Des différents protagonistes de cette journée, celui qui est le dindon de la farce n'est peut être pas celui que l'on croit.

La police

Elle est sûrement la plus à plaindre, tellement gênée d'avoir à nous expulser, une manifestation si pacifique. Mais les ordres sont les ordres : un premier tour pour prévenir les participants que la brocante est interdite et que l'amende est de 900 francs, un second tour pour verbaliser les récalcitrants qui ne veulent pas partir. Mais les contre-ordres sont les ordres : à peine le premier tour terminé un message radio annonce aux autorités que la manifestation est finalement autorisée.

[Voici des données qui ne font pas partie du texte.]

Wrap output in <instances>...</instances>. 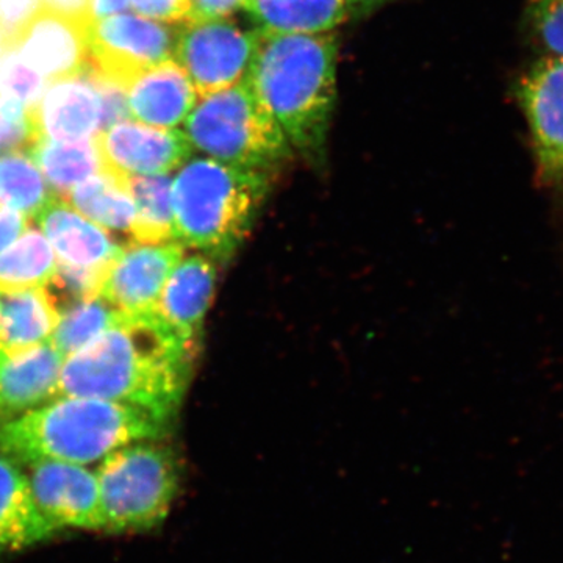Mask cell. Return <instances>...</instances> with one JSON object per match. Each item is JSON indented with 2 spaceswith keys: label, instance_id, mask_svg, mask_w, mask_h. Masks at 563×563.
Returning a JSON list of instances; mask_svg holds the SVG:
<instances>
[{
  "label": "cell",
  "instance_id": "33",
  "mask_svg": "<svg viewBox=\"0 0 563 563\" xmlns=\"http://www.w3.org/2000/svg\"><path fill=\"white\" fill-rule=\"evenodd\" d=\"M132 9L151 20L184 24L190 0H131Z\"/></svg>",
  "mask_w": 563,
  "mask_h": 563
},
{
  "label": "cell",
  "instance_id": "8",
  "mask_svg": "<svg viewBox=\"0 0 563 563\" xmlns=\"http://www.w3.org/2000/svg\"><path fill=\"white\" fill-rule=\"evenodd\" d=\"M176 24L140 14H117L87 27L90 69L103 79L128 87L141 70L173 60Z\"/></svg>",
  "mask_w": 563,
  "mask_h": 563
},
{
  "label": "cell",
  "instance_id": "3",
  "mask_svg": "<svg viewBox=\"0 0 563 563\" xmlns=\"http://www.w3.org/2000/svg\"><path fill=\"white\" fill-rule=\"evenodd\" d=\"M172 428L129 404L58 396L0 424V455L20 465L55 461L87 466L125 444L165 439Z\"/></svg>",
  "mask_w": 563,
  "mask_h": 563
},
{
  "label": "cell",
  "instance_id": "27",
  "mask_svg": "<svg viewBox=\"0 0 563 563\" xmlns=\"http://www.w3.org/2000/svg\"><path fill=\"white\" fill-rule=\"evenodd\" d=\"M54 192L27 152L0 155V207L36 218Z\"/></svg>",
  "mask_w": 563,
  "mask_h": 563
},
{
  "label": "cell",
  "instance_id": "34",
  "mask_svg": "<svg viewBox=\"0 0 563 563\" xmlns=\"http://www.w3.org/2000/svg\"><path fill=\"white\" fill-rule=\"evenodd\" d=\"M244 5L246 0H190L185 22L228 20Z\"/></svg>",
  "mask_w": 563,
  "mask_h": 563
},
{
  "label": "cell",
  "instance_id": "22",
  "mask_svg": "<svg viewBox=\"0 0 563 563\" xmlns=\"http://www.w3.org/2000/svg\"><path fill=\"white\" fill-rule=\"evenodd\" d=\"M66 202L107 232L132 233L135 202L129 176L102 172L92 174L65 196Z\"/></svg>",
  "mask_w": 563,
  "mask_h": 563
},
{
  "label": "cell",
  "instance_id": "5",
  "mask_svg": "<svg viewBox=\"0 0 563 563\" xmlns=\"http://www.w3.org/2000/svg\"><path fill=\"white\" fill-rule=\"evenodd\" d=\"M192 151L235 168L274 176L291 146L246 80L198 99L184 122Z\"/></svg>",
  "mask_w": 563,
  "mask_h": 563
},
{
  "label": "cell",
  "instance_id": "10",
  "mask_svg": "<svg viewBox=\"0 0 563 563\" xmlns=\"http://www.w3.org/2000/svg\"><path fill=\"white\" fill-rule=\"evenodd\" d=\"M540 180L563 187V58L544 55L518 85Z\"/></svg>",
  "mask_w": 563,
  "mask_h": 563
},
{
  "label": "cell",
  "instance_id": "36",
  "mask_svg": "<svg viewBox=\"0 0 563 563\" xmlns=\"http://www.w3.org/2000/svg\"><path fill=\"white\" fill-rule=\"evenodd\" d=\"M44 10L62 14L81 24H90V0H41Z\"/></svg>",
  "mask_w": 563,
  "mask_h": 563
},
{
  "label": "cell",
  "instance_id": "23",
  "mask_svg": "<svg viewBox=\"0 0 563 563\" xmlns=\"http://www.w3.org/2000/svg\"><path fill=\"white\" fill-rule=\"evenodd\" d=\"M27 154L38 166L51 191L58 198H65L80 181L103 169L95 140L66 143L40 139Z\"/></svg>",
  "mask_w": 563,
  "mask_h": 563
},
{
  "label": "cell",
  "instance_id": "32",
  "mask_svg": "<svg viewBox=\"0 0 563 563\" xmlns=\"http://www.w3.org/2000/svg\"><path fill=\"white\" fill-rule=\"evenodd\" d=\"M91 74L95 77L96 85H98L99 96H101V132H103L110 129L111 125L131 117L128 91H125V87L117 84V81L103 79L92 70Z\"/></svg>",
  "mask_w": 563,
  "mask_h": 563
},
{
  "label": "cell",
  "instance_id": "25",
  "mask_svg": "<svg viewBox=\"0 0 563 563\" xmlns=\"http://www.w3.org/2000/svg\"><path fill=\"white\" fill-rule=\"evenodd\" d=\"M135 220L132 225V242L158 244L177 242L174 228L173 177L161 176L129 177Z\"/></svg>",
  "mask_w": 563,
  "mask_h": 563
},
{
  "label": "cell",
  "instance_id": "35",
  "mask_svg": "<svg viewBox=\"0 0 563 563\" xmlns=\"http://www.w3.org/2000/svg\"><path fill=\"white\" fill-rule=\"evenodd\" d=\"M29 222H31V218L20 211L0 207V252L20 239L22 232L29 228Z\"/></svg>",
  "mask_w": 563,
  "mask_h": 563
},
{
  "label": "cell",
  "instance_id": "1",
  "mask_svg": "<svg viewBox=\"0 0 563 563\" xmlns=\"http://www.w3.org/2000/svg\"><path fill=\"white\" fill-rule=\"evenodd\" d=\"M198 354L157 312L124 313L99 339L65 358L57 398L129 404L174 424Z\"/></svg>",
  "mask_w": 563,
  "mask_h": 563
},
{
  "label": "cell",
  "instance_id": "21",
  "mask_svg": "<svg viewBox=\"0 0 563 563\" xmlns=\"http://www.w3.org/2000/svg\"><path fill=\"white\" fill-rule=\"evenodd\" d=\"M255 29L269 33H325L350 14L347 0H246Z\"/></svg>",
  "mask_w": 563,
  "mask_h": 563
},
{
  "label": "cell",
  "instance_id": "39",
  "mask_svg": "<svg viewBox=\"0 0 563 563\" xmlns=\"http://www.w3.org/2000/svg\"><path fill=\"white\" fill-rule=\"evenodd\" d=\"M7 51L5 36H3L2 29H0V60H2L3 54Z\"/></svg>",
  "mask_w": 563,
  "mask_h": 563
},
{
  "label": "cell",
  "instance_id": "38",
  "mask_svg": "<svg viewBox=\"0 0 563 563\" xmlns=\"http://www.w3.org/2000/svg\"><path fill=\"white\" fill-rule=\"evenodd\" d=\"M387 2V0H347L350 3V13H368L379 7L380 3Z\"/></svg>",
  "mask_w": 563,
  "mask_h": 563
},
{
  "label": "cell",
  "instance_id": "20",
  "mask_svg": "<svg viewBox=\"0 0 563 563\" xmlns=\"http://www.w3.org/2000/svg\"><path fill=\"white\" fill-rule=\"evenodd\" d=\"M60 310L46 287L0 295V354H24L51 343Z\"/></svg>",
  "mask_w": 563,
  "mask_h": 563
},
{
  "label": "cell",
  "instance_id": "26",
  "mask_svg": "<svg viewBox=\"0 0 563 563\" xmlns=\"http://www.w3.org/2000/svg\"><path fill=\"white\" fill-rule=\"evenodd\" d=\"M122 317L124 313L102 296L84 299L62 310L51 344L63 358H68L118 324Z\"/></svg>",
  "mask_w": 563,
  "mask_h": 563
},
{
  "label": "cell",
  "instance_id": "11",
  "mask_svg": "<svg viewBox=\"0 0 563 563\" xmlns=\"http://www.w3.org/2000/svg\"><path fill=\"white\" fill-rule=\"evenodd\" d=\"M179 242L122 247L103 279L101 296L125 314L157 312L163 288L181 258Z\"/></svg>",
  "mask_w": 563,
  "mask_h": 563
},
{
  "label": "cell",
  "instance_id": "16",
  "mask_svg": "<svg viewBox=\"0 0 563 563\" xmlns=\"http://www.w3.org/2000/svg\"><path fill=\"white\" fill-rule=\"evenodd\" d=\"M218 263L201 252L184 255L163 288L157 313L188 346L201 350L202 328L214 290Z\"/></svg>",
  "mask_w": 563,
  "mask_h": 563
},
{
  "label": "cell",
  "instance_id": "28",
  "mask_svg": "<svg viewBox=\"0 0 563 563\" xmlns=\"http://www.w3.org/2000/svg\"><path fill=\"white\" fill-rule=\"evenodd\" d=\"M47 81L22 60L16 49H7L0 60V99H9L33 111Z\"/></svg>",
  "mask_w": 563,
  "mask_h": 563
},
{
  "label": "cell",
  "instance_id": "24",
  "mask_svg": "<svg viewBox=\"0 0 563 563\" xmlns=\"http://www.w3.org/2000/svg\"><path fill=\"white\" fill-rule=\"evenodd\" d=\"M57 272L54 250L40 229L29 225L0 252V295L47 287Z\"/></svg>",
  "mask_w": 563,
  "mask_h": 563
},
{
  "label": "cell",
  "instance_id": "12",
  "mask_svg": "<svg viewBox=\"0 0 563 563\" xmlns=\"http://www.w3.org/2000/svg\"><path fill=\"white\" fill-rule=\"evenodd\" d=\"M103 169L124 176H161L179 169L191 157L184 131L121 121L95 139Z\"/></svg>",
  "mask_w": 563,
  "mask_h": 563
},
{
  "label": "cell",
  "instance_id": "4",
  "mask_svg": "<svg viewBox=\"0 0 563 563\" xmlns=\"http://www.w3.org/2000/svg\"><path fill=\"white\" fill-rule=\"evenodd\" d=\"M272 179L213 158H188L173 177L177 242L218 265L228 263L257 221Z\"/></svg>",
  "mask_w": 563,
  "mask_h": 563
},
{
  "label": "cell",
  "instance_id": "19",
  "mask_svg": "<svg viewBox=\"0 0 563 563\" xmlns=\"http://www.w3.org/2000/svg\"><path fill=\"white\" fill-rule=\"evenodd\" d=\"M62 533L40 512L20 463L0 455V555L20 553Z\"/></svg>",
  "mask_w": 563,
  "mask_h": 563
},
{
  "label": "cell",
  "instance_id": "17",
  "mask_svg": "<svg viewBox=\"0 0 563 563\" xmlns=\"http://www.w3.org/2000/svg\"><path fill=\"white\" fill-rule=\"evenodd\" d=\"M129 113L141 124L177 129L198 103V92L176 60L136 74L128 87Z\"/></svg>",
  "mask_w": 563,
  "mask_h": 563
},
{
  "label": "cell",
  "instance_id": "31",
  "mask_svg": "<svg viewBox=\"0 0 563 563\" xmlns=\"http://www.w3.org/2000/svg\"><path fill=\"white\" fill-rule=\"evenodd\" d=\"M40 140L33 117L10 118L0 111V155L10 152H29Z\"/></svg>",
  "mask_w": 563,
  "mask_h": 563
},
{
  "label": "cell",
  "instance_id": "7",
  "mask_svg": "<svg viewBox=\"0 0 563 563\" xmlns=\"http://www.w3.org/2000/svg\"><path fill=\"white\" fill-rule=\"evenodd\" d=\"M257 43V29L244 31L229 20L184 22L177 31L173 60L203 98L246 79Z\"/></svg>",
  "mask_w": 563,
  "mask_h": 563
},
{
  "label": "cell",
  "instance_id": "15",
  "mask_svg": "<svg viewBox=\"0 0 563 563\" xmlns=\"http://www.w3.org/2000/svg\"><path fill=\"white\" fill-rule=\"evenodd\" d=\"M32 117L40 139L95 140L101 133V96L90 66L76 76L51 81Z\"/></svg>",
  "mask_w": 563,
  "mask_h": 563
},
{
  "label": "cell",
  "instance_id": "9",
  "mask_svg": "<svg viewBox=\"0 0 563 563\" xmlns=\"http://www.w3.org/2000/svg\"><path fill=\"white\" fill-rule=\"evenodd\" d=\"M25 472V470H24ZM29 487L36 507L60 531L106 532L98 477L85 465L41 461L29 463Z\"/></svg>",
  "mask_w": 563,
  "mask_h": 563
},
{
  "label": "cell",
  "instance_id": "6",
  "mask_svg": "<svg viewBox=\"0 0 563 563\" xmlns=\"http://www.w3.org/2000/svg\"><path fill=\"white\" fill-rule=\"evenodd\" d=\"M107 533L147 532L165 523L180 488L176 451L162 440L118 448L96 470Z\"/></svg>",
  "mask_w": 563,
  "mask_h": 563
},
{
  "label": "cell",
  "instance_id": "18",
  "mask_svg": "<svg viewBox=\"0 0 563 563\" xmlns=\"http://www.w3.org/2000/svg\"><path fill=\"white\" fill-rule=\"evenodd\" d=\"M63 362L51 343L14 357L0 354V424L57 398Z\"/></svg>",
  "mask_w": 563,
  "mask_h": 563
},
{
  "label": "cell",
  "instance_id": "13",
  "mask_svg": "<svg viewBox=\"0 0 563 563\" xmlns=\"http://www.w3.org/2000/svg\"><path fill=\"white\" fill-rule=\"evenodd\" d=\"M88 25L41 10L21 33L16 49L22 60L47 84L84 73L90 66Z\"/></svg>",
  "mask_w": 563,
  "mask_h": 563
},
{
  "label": "cell",
  "instance_id": "14",
  "mask_svg": "<svg viewBox=\"0 0 563 563\" xmlns=\"http://www.w3.org/2000/svg\"><path fill=\"white\" fill-rule=\"evenodd\" d=\"M35 220L54 250L57 265L66 268L107 276L111 263L122 250L120 244L111 240L109 232L74 210L58 196H52Z\"/></svg>",
  "mask_w": 563,
  "mask_h": 563
},
{
  "label": "cell",
  "instance_id": "29",
  "mask_svg": "<svg viewBox=\"0 0 563 563\" xmlns=\"http://www.w3.org/2000/svg\"><path fill=\"white\" fill-rule=\"evenodd\" d=\"M529 14L547 55L563 58V0H531Z\"/></svg>",
  "mask_w": 563,
  "mask_h": 563
},
{
  "label": "cell",
  "instance_id": "30",
  "mask_svg": "<svg viewBox=\"0 0 563 563\" xmlns=\"http://www.w3.org/2000/svg\"><path fill=\"white\" fill-rule=\"evenodd\" d=\"M41 0H0V29L5 36L7 49L16 44L29 22L40 13Z\"/></svg>",
  "mask_w": 563,
  "mask_h": 563
},
{
  "label": "cell",
  "instance_id": "2",
  "mask_svg": "<svg viewBox=\"0 0 563 563\" xmlns=\"http://www.w3.org/2000/svg\"><path fill=\"white\" fill-rule=\"evenodd\" d=\"M336 41L331 33L258 31L246 80L291 150L317 162L335 107Z\"/></svg>",
  "mask_w": 563,
  "mask_h": 563
},
{
  "label": "cell",
  "instance_id": "37",
  "mask_svg": "<svg viewBox=\"0 0 563 563\" xmlns=\"http://www.w3.org/2000/svg\"><path fill=\"white\" fill-rule=\"evenodd\" d=\"M131 7V0H90V24L92 21L113 16Z\"/></svg>",
  "mask_w": 563,
  "mask_h": 563
}]
</instances>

Nos braves policiers rempochent leurs carnets à souches et disparaissent, non sans nous avoir fait part discrètement de leur soulagement.

La crédibilité de la police sort renforcée après ce genre d'intervention  !

La préfecture de police et la mairie de Paris

Pour une telle manifestation, nous demandons comme il se doit et largement à l'avance des autorisations à différents services administratifs.

La mairie de Paris, qui oeuvre dans l'intérêt des parisiens, la préfecture de police chargée de la circulation, le service des canaux responsable des berges, se renvoient allègrement la responsabilité d'une autorisation sans donner de réponse claire sur ce qu'il nous est possible de faire.

Ce n'est que trois jours avant la manifestation que nous avons appris la non autorisation, et la veille de la brocante, nous avions obtenu un accord tacite de non intervention.

Mais bientôt les beaux jours, et les manifestations organisées par la Ville de Paris à grands renforts de budgets importants et de publicité, n'auront pas de problèmes d'autorisations.

Le service des canaux

Apparemment irrité par notre présence sur les berges, il n'a pas pu s'empêcher ce dimanche là de faire des essais de vitesse avec la barge d'entretien sur un bassin rempli au maximum, sans se soucier si les remous provoqués faisaient déborder le canal sur les exposants.

Les participants

Pour la plupart (80 % habitent le quartier ou les arrondissement limitrophes) heureux de se retrouver sur les berges de leur canal, ils n'ont pas compris l'attitude des pouvoirs publics, quelques (rares) vendeurs sont partis, en nous exprimant tous leurs regrets, mais la plupart sont restés prêts à soutenir notre association jusqu'au bout. Une personne m'a dit avoir commencé à faire circuler une pétition auprès des participants pour nous soutenir. Ceci est le signe que ce type de manifestation est apprécié par les habitants et qu'il serait mal venu de les empêcher systématiquement. En tant qu'organisateurs nous remercions tout ceux qui spontanément ont été solidaires ce matin là.

Les élus de la mairie du 10e

Leur soutien et leur bonne volonté n'ont pas empêché que les policiers tentent d'interdire la brocante le matin.

L'association La Gazette du Canal

Plus que jamais décidée à être acteur de la vie de son quartier. Une « situation » comme celle-ci nous renforce dans l'idée que la vie de quartier est avant tout l'affaire de ceux qui l'habitent.

Nous ne nous arrêterons pas là, et chaque interdiction ou absence d'autorisations nous renforce dans l'idée qu'il y a beaucoup de choses à faire pour améliorer la vie de notre cité.

Rappelons que les premiers « canal piétons » à l'initiative de notre petite équipe n'ont jamais obtenu la moindre autorisation, et que maintenant cette réalisation s'inscrit dans un projet parisien de rues piétonnes, ce qui nous réjouis. Notre politique à toujours été la coopération avec les autorités locales de bonne volonté.

À 18 heures tout le monde remballe dans la bonne humeur. Les habitants veulent renouveler ce genre de rencontre plus souvent, vivre autrement dans leur quartier. Pour cela nous ne manquerons pas de créer de nouvelles occasions.